You can most certainly have a public facing website which uses active directory authentication. Most OWA (outlook webmail) sites for instance do this essentially. I do recommend that any time you do this though, you force an SSL connection on the site, and additionally recommend using LDAPS or StartTLS when you connect from your web server to your Active Directory server.

Also, you should almost never expose your LDAP server directly to the internet (i.e. exposing ports 389/636), but rather should leverage it "behind the firewall" from your webserver.

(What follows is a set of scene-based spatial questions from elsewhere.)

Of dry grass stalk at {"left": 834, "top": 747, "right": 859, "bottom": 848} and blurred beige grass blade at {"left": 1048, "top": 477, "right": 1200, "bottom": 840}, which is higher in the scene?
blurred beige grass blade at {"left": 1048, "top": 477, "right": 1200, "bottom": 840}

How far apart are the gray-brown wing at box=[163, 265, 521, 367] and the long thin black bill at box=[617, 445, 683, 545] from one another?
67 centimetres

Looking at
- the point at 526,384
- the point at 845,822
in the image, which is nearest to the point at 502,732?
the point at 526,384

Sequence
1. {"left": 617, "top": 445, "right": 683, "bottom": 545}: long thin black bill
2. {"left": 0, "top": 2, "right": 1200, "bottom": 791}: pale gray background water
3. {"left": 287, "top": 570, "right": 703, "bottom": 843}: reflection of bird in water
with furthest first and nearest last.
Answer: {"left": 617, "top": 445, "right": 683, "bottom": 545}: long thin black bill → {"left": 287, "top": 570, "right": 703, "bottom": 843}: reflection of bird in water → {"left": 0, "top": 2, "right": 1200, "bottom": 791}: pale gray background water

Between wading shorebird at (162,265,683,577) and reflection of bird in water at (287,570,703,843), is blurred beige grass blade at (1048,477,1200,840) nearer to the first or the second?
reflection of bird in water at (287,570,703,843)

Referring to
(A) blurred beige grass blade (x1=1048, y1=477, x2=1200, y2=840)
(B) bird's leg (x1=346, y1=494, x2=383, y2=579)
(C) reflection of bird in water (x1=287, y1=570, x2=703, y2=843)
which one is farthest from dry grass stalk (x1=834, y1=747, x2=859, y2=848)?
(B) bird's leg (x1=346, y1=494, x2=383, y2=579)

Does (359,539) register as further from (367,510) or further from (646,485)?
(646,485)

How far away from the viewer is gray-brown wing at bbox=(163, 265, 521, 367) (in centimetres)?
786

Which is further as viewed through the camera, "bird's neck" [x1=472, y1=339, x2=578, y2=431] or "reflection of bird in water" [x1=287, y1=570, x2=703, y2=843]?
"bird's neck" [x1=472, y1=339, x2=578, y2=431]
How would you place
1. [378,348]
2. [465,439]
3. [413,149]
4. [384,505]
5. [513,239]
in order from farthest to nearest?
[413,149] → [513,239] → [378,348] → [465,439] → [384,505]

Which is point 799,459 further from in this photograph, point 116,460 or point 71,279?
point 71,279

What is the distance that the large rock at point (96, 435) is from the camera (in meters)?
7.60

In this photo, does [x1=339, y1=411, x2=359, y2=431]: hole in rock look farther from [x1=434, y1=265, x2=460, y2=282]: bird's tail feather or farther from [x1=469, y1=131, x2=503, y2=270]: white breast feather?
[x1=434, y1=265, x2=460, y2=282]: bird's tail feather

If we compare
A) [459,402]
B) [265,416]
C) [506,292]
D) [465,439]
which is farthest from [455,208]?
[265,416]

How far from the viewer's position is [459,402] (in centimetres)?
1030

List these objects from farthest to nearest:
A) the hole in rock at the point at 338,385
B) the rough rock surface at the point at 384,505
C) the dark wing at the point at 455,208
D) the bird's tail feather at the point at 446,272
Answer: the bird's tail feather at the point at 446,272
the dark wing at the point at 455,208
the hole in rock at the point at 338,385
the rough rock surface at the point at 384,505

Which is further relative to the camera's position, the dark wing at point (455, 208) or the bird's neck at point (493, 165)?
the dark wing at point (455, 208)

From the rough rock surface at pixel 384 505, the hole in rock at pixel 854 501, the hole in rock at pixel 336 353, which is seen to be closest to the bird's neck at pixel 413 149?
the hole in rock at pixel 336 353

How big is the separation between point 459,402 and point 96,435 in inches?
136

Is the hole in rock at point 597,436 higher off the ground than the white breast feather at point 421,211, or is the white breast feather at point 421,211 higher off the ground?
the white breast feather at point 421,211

This means that your web server should be on the same internal network as your LDAP server if you're going to use this setup.
ijessup replied on at Permalink Reply
ijessup
If the web server is internal, you don't have much to worry about. If the web server is external you have a a couple options.

You can set up a secondary LDAP server that is read only. A lot of EDUs and municipalities do this.

Or you can set up a HAProxy server that can relay requests to the AD server, but only accepts requests from the IP address of your public web server.

If the client is using Active Directory, it is likely they are also using Exchange. If that is the case, instead of validating against the AD, it might be easier to validate against Exchange's SMTP service. That won't work for situations where you need access to user policy data, but if all you need to do is validate credentials it works like a charm.
ijessup replied on at Permalink Reply
ijessup
If the web server is internal, you don't have much to worry about. If the web server is external you have a a couple options.

You can set up a secondary LDAP server that is read only. A lot of EDUs and municipalities do this.

Or you can set up a HAProxy server that can relay requests to the AD server, but only accepts requests from the IP address of your public web server.

If the client is using Active Directory, it is likely they are also using Exchange. If that is the case, instead of validating against the AD, it might be easier to validate against Exchange's SMTP service. That won't work for every case, and you won't have access to user policy data; but if all you need to do is validate credentials it works like a charm.